Données de segmentation:
= = =
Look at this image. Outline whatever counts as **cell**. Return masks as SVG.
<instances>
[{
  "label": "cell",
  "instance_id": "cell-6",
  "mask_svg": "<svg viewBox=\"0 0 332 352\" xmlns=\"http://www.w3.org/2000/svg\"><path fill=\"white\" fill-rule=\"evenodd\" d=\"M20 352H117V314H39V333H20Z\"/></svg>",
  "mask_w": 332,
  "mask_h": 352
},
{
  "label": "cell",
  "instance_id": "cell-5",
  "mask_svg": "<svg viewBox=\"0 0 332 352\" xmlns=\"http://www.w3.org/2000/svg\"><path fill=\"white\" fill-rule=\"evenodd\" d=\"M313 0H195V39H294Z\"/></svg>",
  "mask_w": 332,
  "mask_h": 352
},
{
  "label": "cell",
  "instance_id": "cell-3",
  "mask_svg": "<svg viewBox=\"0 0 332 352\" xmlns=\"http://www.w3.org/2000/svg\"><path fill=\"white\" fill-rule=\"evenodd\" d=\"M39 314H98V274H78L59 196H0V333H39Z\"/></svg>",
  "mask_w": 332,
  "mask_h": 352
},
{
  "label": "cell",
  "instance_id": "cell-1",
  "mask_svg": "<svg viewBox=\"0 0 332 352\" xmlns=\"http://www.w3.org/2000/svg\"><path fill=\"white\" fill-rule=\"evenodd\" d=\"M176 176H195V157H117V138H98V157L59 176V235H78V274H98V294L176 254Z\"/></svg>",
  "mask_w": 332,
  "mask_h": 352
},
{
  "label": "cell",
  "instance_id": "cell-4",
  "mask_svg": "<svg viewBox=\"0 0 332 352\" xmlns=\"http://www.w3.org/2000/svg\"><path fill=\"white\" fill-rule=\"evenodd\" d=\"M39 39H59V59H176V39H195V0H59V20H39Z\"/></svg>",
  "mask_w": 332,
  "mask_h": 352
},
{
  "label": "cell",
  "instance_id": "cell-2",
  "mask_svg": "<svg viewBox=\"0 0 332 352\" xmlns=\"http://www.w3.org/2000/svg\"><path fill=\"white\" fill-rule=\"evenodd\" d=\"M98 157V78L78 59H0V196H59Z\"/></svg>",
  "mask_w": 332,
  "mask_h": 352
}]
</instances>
= = =
Transcrivez toutes les lignes des enregistrements ci-dessus en tableau Markdown, sans les lignes vides. Utilisez deux colonnes : « N° » pour le numéro de ligne et « Ligne » pour son texte.

| N° | Ligne |
|---|---|
| 1 | Look at this image. Outline whatever counts as **cell**. Return masks as SVG. |
| 2 | <instances> |
| 3 | [{ |
| 4 |   "label": "cell", |
| 5 |   "instance_id": "cell-6", |
| 6 |   "mask_svg": "<svg viewBox=\"0 0 332 352\" xmlns=\"http://www.w3.org/2000/svg\"><path fill=\"white\" fill-rule=\"evenodd\" d=\"M20 352H117V314H39V333H20Z\"/></svg>", |
| 7 |   "mask_w": 332, |
| 8 |   "mask_h": 352 |
| 9 | }, |
| 10 | { |
| 11 |   "label": "cell", |
| 12 |   "instance_id": "cell-5", |
| 13 |   "mask_svg": "<svg viewBox=\"0 0 332 352\" xmlns=\"http://www.w3.org/2000/svg\"><path fill=\"white\" fill-rule=\"evenodd\" d=\"M313 0H195V39H294Z\"/></svg>", |
| 14 |   "mask_w": 332, |
| 15 |   "mask_h": 352 |
| 16 | }, |
| 17 | { |
| 18 |   "label": "cell", |
| 19 |   "instance_id": "cell-3", |
| 20 |   "mask_svg": "<svg viewBox=\"0 0 332 352\" xmlns=\"http://www.w3.org/2000/svg\"><path fill=\"white\" fill-rule=\"evenodd\" d=\"M39 314H98V274H78L59 196H0V333H39Z\"/></svg>", |
| 21 |   "mask_w": 332, |
| 22 |   "mask_h": 352 |
| 23 | }, |
| 24 | { |
| 25 |   "label": "cell", |
| 26 |   "instance_id": "cell-1", |
| 27 |   "mask_svg": "<svg viewBox=\"0 0 332 352\" xmlns=\"http://www.w3.org/2000/svg\"><path fill=\"white\" fill-rule=\"evenodd\" d=\"M176 176H195V157H117V138H98V157L59 176V235H78V274H98V294L176 254Z\"/></svg>", |
| 28 |   "mask_w": 332, |
| 29 |   "mask_h": 352 |
| 30 | }, |
| 31 | { |
| 32 |   "label": "cell", |
| 33 |   "instance_id": "cell-4", |
| 34 |   "mask_svg": "<svg viewBox=\"0 0 332 352\" xmlns=\"http://www.w3.org/2000/svg\"><path fill=\"white\" fill-rule=\"evenodd\" d=\"M39 39H59V59H176V39H195V0H59V20H39Z\"/></svg>", |
| 35 |   "mask_w": 332, |
| 36 |   "mask_h": 352 |
| 37 | }, |
| 38 | { |
| 39 |   "label": "cell", |
| 40 |   "instance_id": "cell-2", |
| 41 |   "mask_svg": "<svg viewBox=\"0 0 332 352\" xmlns=\"http://www.w3.org/2000/svg\"><path fill=\"white\" fill-rule=\"evenodd\" d=\"M98 157V78L78 59H0V196H59Z\"/></svg>", |
| 42 |   "mask_w": 332, |
| 43 |   "mask_h": 352 |
| 44 | }] |
| 45 | </instances> |